Acciones requeridas
**A)** Según el texto sobre la IE University en Segovia, ¿cuánto paga de media al mes un estudiante del campus de la Universidad de Valladolid?
**B)** Devuelve, del texto sobre la IE University en Segovia, todo lo que va desde "De este modo, la" hasta "León y ayuntamiento).".
**C)** Indica si cada afirmación concuerda con el texto sobre la IE University en Segovia, respondiendo sí o no y citando literalmente las palabras del texto que lo deciden. (i) Los contratos de temporada de los alumnos de la IE duran de media nueve meses. (ii) Las administraciones públicas se han opuesto a este fenómeno. (iii) La subida de precios afecta solo a quienes alquilan directamente a estudiantes de la IE.

Texto de estudio
━━━

Este estudio publicado por la Rosa-Luxemburg-Stiftung revela en la especificidad de Segovia el desarrollo reciente de una realidad mucho más cruda. La expansión del campus de la IE University en Segovia está alterando y poniendo en duda su propia esencia como ciudad, entendida como un espacio de convivencia articulado por y para sus habitantes. Por desgracia, hoy en día son sus visitantes quienes la definen. En tan solo unos años, el número de estudiantes de la IE (Instituto de Empresa) en Segovia se ha duplicado, pasando de 1 534 en 2019 a 3 923 en 202. Según el informe, el 94 % de estos alumnos son extranjeros, alquilan mediante contratos de temporada —con una duración media de nueve meses— y pagan una renta mensual media de 1099 euros por persona. En contraste, un estudiante del campus de la Universidad de Valladolid paga un promedio de 376 euros al mes. La diferencia de renta entre ambos perfiles de alumnos es espectacular, y una gran oportunidad de negocio para quien pueda explotarla. La propia universidad ha sabido capitalizar este mercado a través de la apertura de sus propias residencias, y ha firmado acuerdos con otros actores del sector inmobiliario para explotar este negocio, tal como señala el informe.

La llegada de la IE University supone una auténtica conmoción en el mercado inmobiliario local. Atraer a personas dispuestas a pagar esas cantidades por un alquiler provoca una explosión de precios. Desde la perspectiva de la brecha de renta, lo que cualquier casero desearía es expulsar a sus inquilinos actuales para alquilar la vivienda a un estudiante de la IE: eso le garantiza mayores ingresos y, además, un mayor control sobre la propiedad. Este fenómeno no solo afecta a quienes alquilan viviendas de forma directa a estos estudiantes, sino que permite al resto de caseros subir los precios aprovechando el efecto que este nuevo perfil de inquilino tiene sobre el mercado.

De este modo, la especulación y el rentismo están configurando una nueva geografía territorial. Segovia ha dejado de ser un territorio con una tendencia secular a la baja en las rentas inmobiliarias y que únicamente emite población desplazada. Se ha integrado rápidamente en tendencias globales tales como el surgimiento de plataformas como Airbnb y la proliferación de universidades privadas. Este fenómeno cuenta con la complicidad tácita, y en ocasiones explícita, de las administraciones públicas en todos sus niveles (Gobierno Central, Junta de Castilla y León y ayuntamiento).

━━━

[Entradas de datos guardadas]

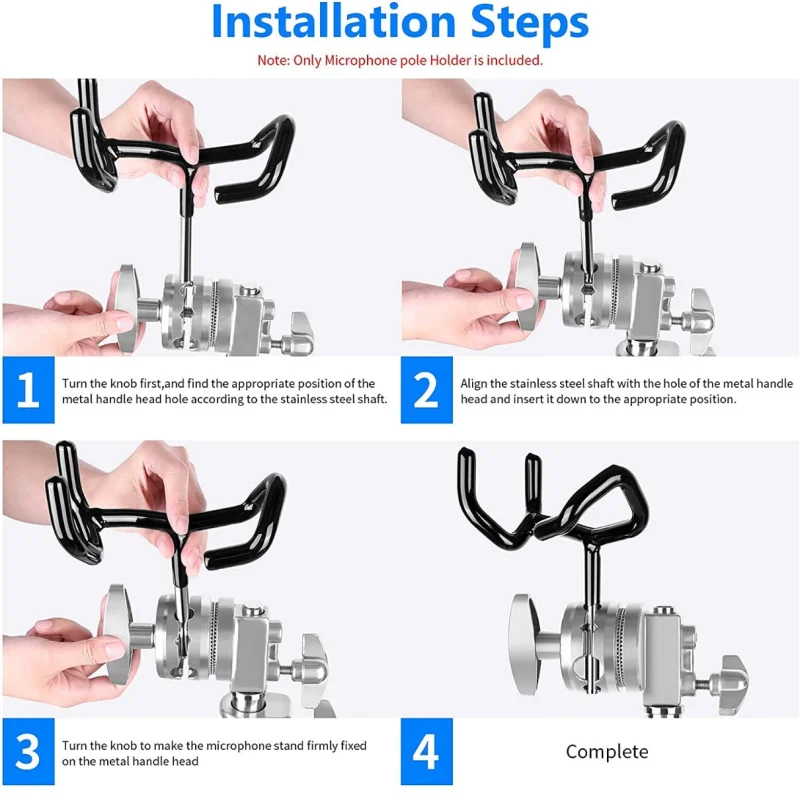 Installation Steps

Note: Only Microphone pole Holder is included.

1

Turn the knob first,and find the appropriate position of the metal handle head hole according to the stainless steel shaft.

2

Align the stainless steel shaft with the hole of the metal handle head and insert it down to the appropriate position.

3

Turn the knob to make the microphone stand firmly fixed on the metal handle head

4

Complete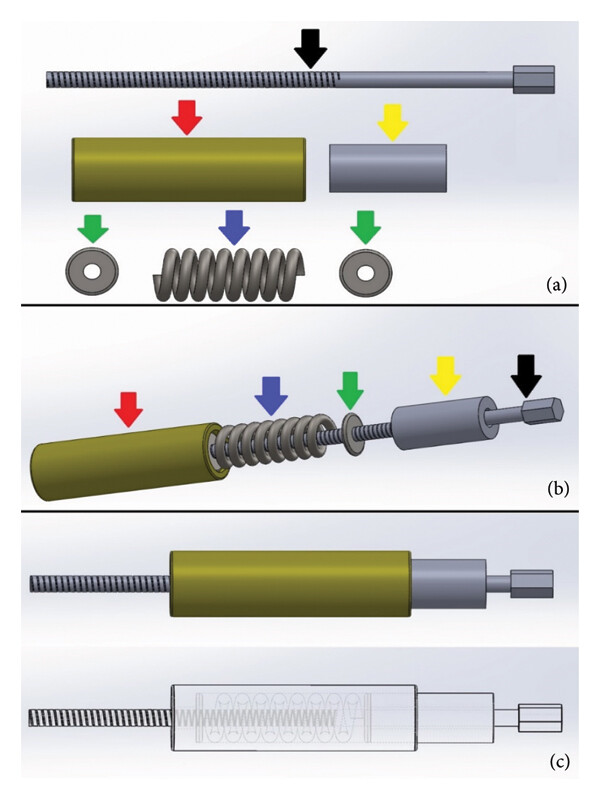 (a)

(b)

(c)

━━━

Tareas resueltas
**A)** Un promedio de 376 euros al mes.

**B)**
De este modo, la especulación y el rentismo están configurando una nueva geografía territorial. Segovia ha dejado de ser un territorio con una tendencia secular a la baja en las rentas inmobiliarias y que únicamente emite población desplazada. Se ha integrado rápidamente en tendencias globales tales como el surgimiento de plataformas como Airbnb y la proliferación de universidades privadas. Este fenómeno cuenta con la complicidad tácita, y en ocasiones explícita, de las administraciones públicas en todos sus niveles (Gobierno Central, Junta de Castilla y León y ayuntamiento).

**C)**
(i) Sí: «con una duración media de nueve meses».
(ii) No: «cuenta con la complicidad tácita, y en ocasiones explícita, de las administraciones públicas».
(iii) No: «no solo afecta a quienes alquilan viviendas de forma directa a estos estudiantes».